**Brief 1**: In the Life Blood interview, translate this sentence into French: "You see, we always thought we were going to be this underground dance band that sold about one hundred copies - and then all of a sudden we were flavour of the month with the press."
**Brief 2**: Extend the Life Blood interview past its final line, keeping the same AD and JM format.

The
Life Blood of Leicestershire
A short while ago, I met up with my old mate John who'd come back to
Leicester for a visit, down at the local pub. We had a good chat and
then I asked him if he minded me kind of transposing our chat into interview
form for the sake of Atomic Duster and he said no problem. But why the
bloody hell would you want to read a chat between me and my mate John?
I'll tell you why - because he was a member of that legendary eighties
group Life Blood that featured yours truly on guitar (which, incidentally,
I played so badly that it sounded like a bell). Or maybe, and I suspect
this is probably more likely, you know him as either The Slammer, Salmmin'
Johnny Animal, or, as he prefers to be known, Johnny Machin. I had a
little surprise in store for him...
AD: I think you'll be interested to hear this - it's a tape of our
old band (then called Enigma's Puzzle) recorded in your bedroom when
we were about fifteen.
JM: No way! That's great, I can't wait to hear it.
AD: Maybe you should sample something from it for the next album?
JM: Ha, yeah we'll sample anything. Costs us a bloody
fortune mind. We've upset a few people over the years.
AD: Like who?
JM: When we released "Disco Machine Gun",
we sampled a song by the Breeders and Kim Deal was none too chuffed
about it. We had to withdraw it after three days. That's why it's called
"Blisters on my Brain" on the first album.
AD: I wondered why that was. Still, "How To Operate With a Blown
Mind" spawned a couple of top 40 hits. That must have felt good...
JM: We felt fantastic and it was the lastthing that
we expected really. You see, we always thought we were going to be this
underground dance band that sold about one hundred copies - and then
all of a sudden we were flavour of the month with the press. A lot of
that was down to Steve Lamacq and Mary Ann Hobbs who both really loved
us.
AD: Didn't you have trouble with "Battleflag" too?
JM: Yeah, that was a band called Pigeonhed, which is
a real funky outfit made up of members of Pearl Jam. They asked us to
remix it so we stripped the whole song bare, and I mean the WHOLE song,
and put what we wanted in there. They refused to pay us at the time,
but since it got in the charts they started crawling out of the woodwork.
So we thought bollocks to them.
AD: I heard a few rumours along the lines that you're supposed to
be supporting Robbie Williams on tour, remixing his CD, or having his
love child or something. What's the truth there?
JM: Nothing really. He asked us to remix his CD and
we said no. Simple as that. That was ages ago.
AD: Would you have supported him if you'd been given the chance?
JM: No
AD: Really? I would have done it, but then I'd support Bucks Fizz
given the chance. Shame you didn't do it, if you'd got to know the bloke
you might have been able to introduce me to Anna Friel...
JM: Hmm...Anna Friel...
AD: What's that supposed to mean?
JM: I know inside information about Anna Friel...(John
then went into detail about this information but if I repeat it here
I'll probably be sued for libel. All I will say is that a certain "celebrity
wife" wouldn't be all that pleased if she found out what her even
more famous husband had been up to. Make your own conclusions up on
that one).

**Stored rows**:
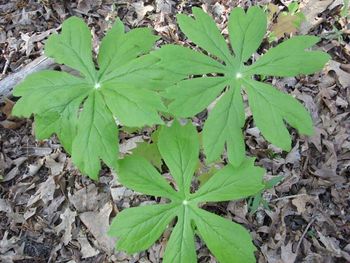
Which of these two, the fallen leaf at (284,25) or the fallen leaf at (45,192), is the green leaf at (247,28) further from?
the fallen leaf at (45,192)

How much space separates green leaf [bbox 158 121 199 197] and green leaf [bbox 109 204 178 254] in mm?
210

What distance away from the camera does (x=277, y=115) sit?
80.6 inches

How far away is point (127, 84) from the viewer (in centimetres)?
207

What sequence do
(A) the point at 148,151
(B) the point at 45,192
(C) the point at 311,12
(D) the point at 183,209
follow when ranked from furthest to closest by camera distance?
(C) the point at 311,12 → (B) the point at 45,192 → (A) the point at 148,151 → (D) the point at 183,209

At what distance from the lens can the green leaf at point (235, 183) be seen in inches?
83.2

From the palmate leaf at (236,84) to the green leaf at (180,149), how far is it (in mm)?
167

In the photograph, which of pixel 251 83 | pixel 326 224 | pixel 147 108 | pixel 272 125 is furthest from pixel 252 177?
pixel 326 224

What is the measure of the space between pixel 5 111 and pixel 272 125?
2.27 meters

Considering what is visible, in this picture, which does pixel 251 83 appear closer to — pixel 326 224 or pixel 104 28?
pixel 326 224

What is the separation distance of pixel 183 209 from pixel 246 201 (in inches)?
37.0

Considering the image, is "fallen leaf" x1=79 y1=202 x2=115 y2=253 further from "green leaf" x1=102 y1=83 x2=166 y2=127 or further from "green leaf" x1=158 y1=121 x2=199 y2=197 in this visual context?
"green leaf" x1=102 y1=83 x2=166 y2=127

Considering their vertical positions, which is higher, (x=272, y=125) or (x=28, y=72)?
(x=28, y=72)

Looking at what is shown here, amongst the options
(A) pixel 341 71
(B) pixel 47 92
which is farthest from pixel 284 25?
(B) pixel 47 92

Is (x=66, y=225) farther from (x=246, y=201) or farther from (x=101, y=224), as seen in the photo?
(x=246, y=201)
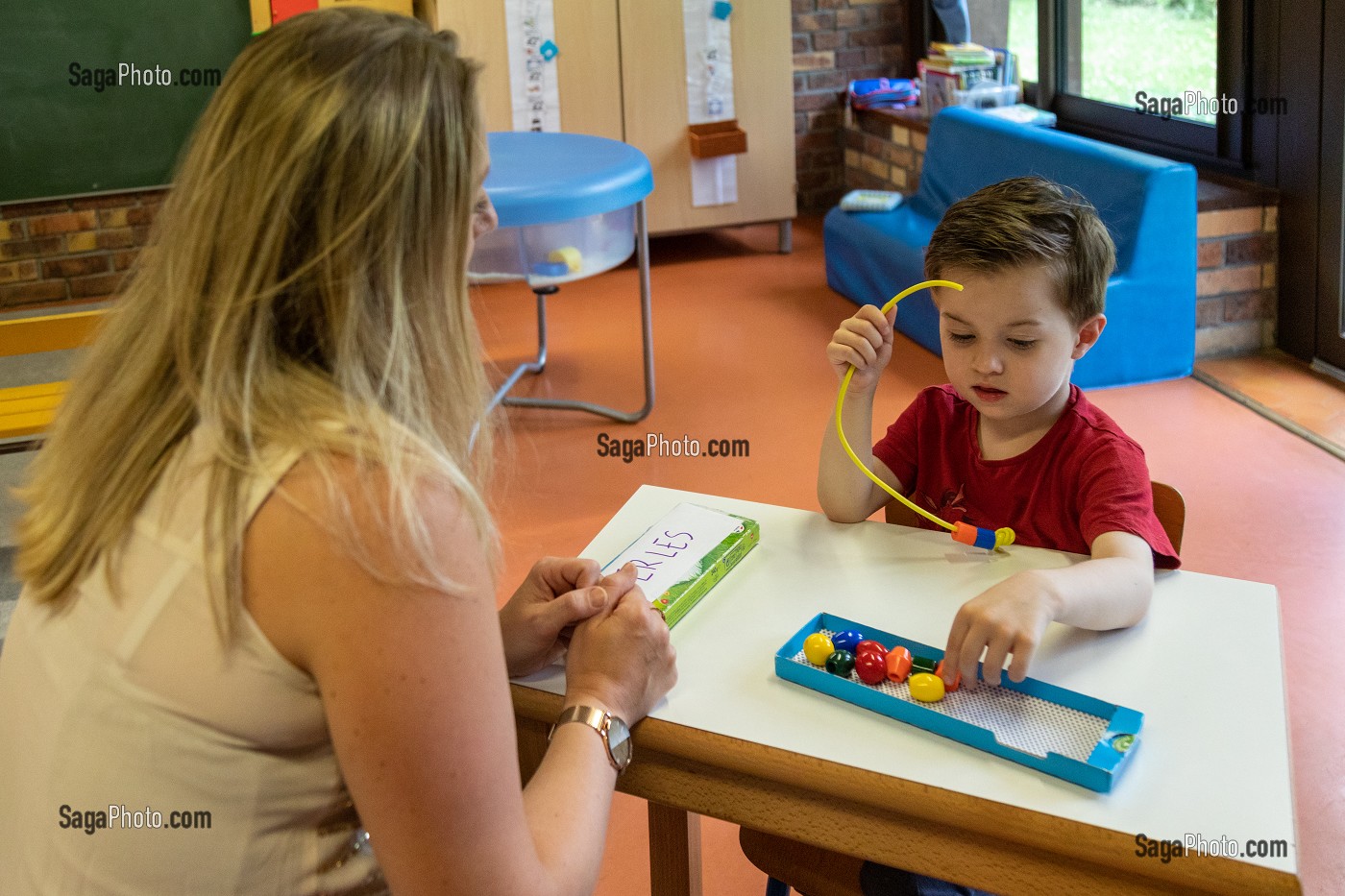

**Exercise output 1**: Vous voyez, on a toujours pensé qu'on allait être ce groupe de dance underground qui vendrait une centaine d'exemplaires – et puis, tout d'un coup, on est devenus la coqueluche de la presse.

**Exercise output 2**:
AD: Is it true that the Lo-fi's burnt all their decks at the end
of one gig?
JM: Yep. That was just a publicity stunt really. It
was good fun that.
AD: Didn't that cost an awful lot of money?
JM: Not really. We had this really, really old deck
that was worth nothing and just about falling apart, so we covered it
in lighter fuel and set light to it after our last tune. It was all
a bit of a scam really but it got us into all the music papers. Anything
for a bit of publicity.
AD: How come the second album was so different from your first?
JM: I think it was much better than the first personally.
A major difference was that we lost our frontman Dave as you know. We
had a bit of a falling out with him. The success we were starting to
get went to his head a bit and he kept threatening to leave the band
and then came back. He did that about three times, and the last time
he left a message on the answerphone saying he'd quit. We were getting
a bit fed up with it so we rang him up and said "Right then, fuck
off. You're definitely out this time". He tried to make it up,
but we were just pissed off getting messed around by the guy. So anyway,
differences - the second album was more dancey. I like the first album,
but I'm not sure we could have made another one based around Dave's
ramblings. There's only so far you can go with that!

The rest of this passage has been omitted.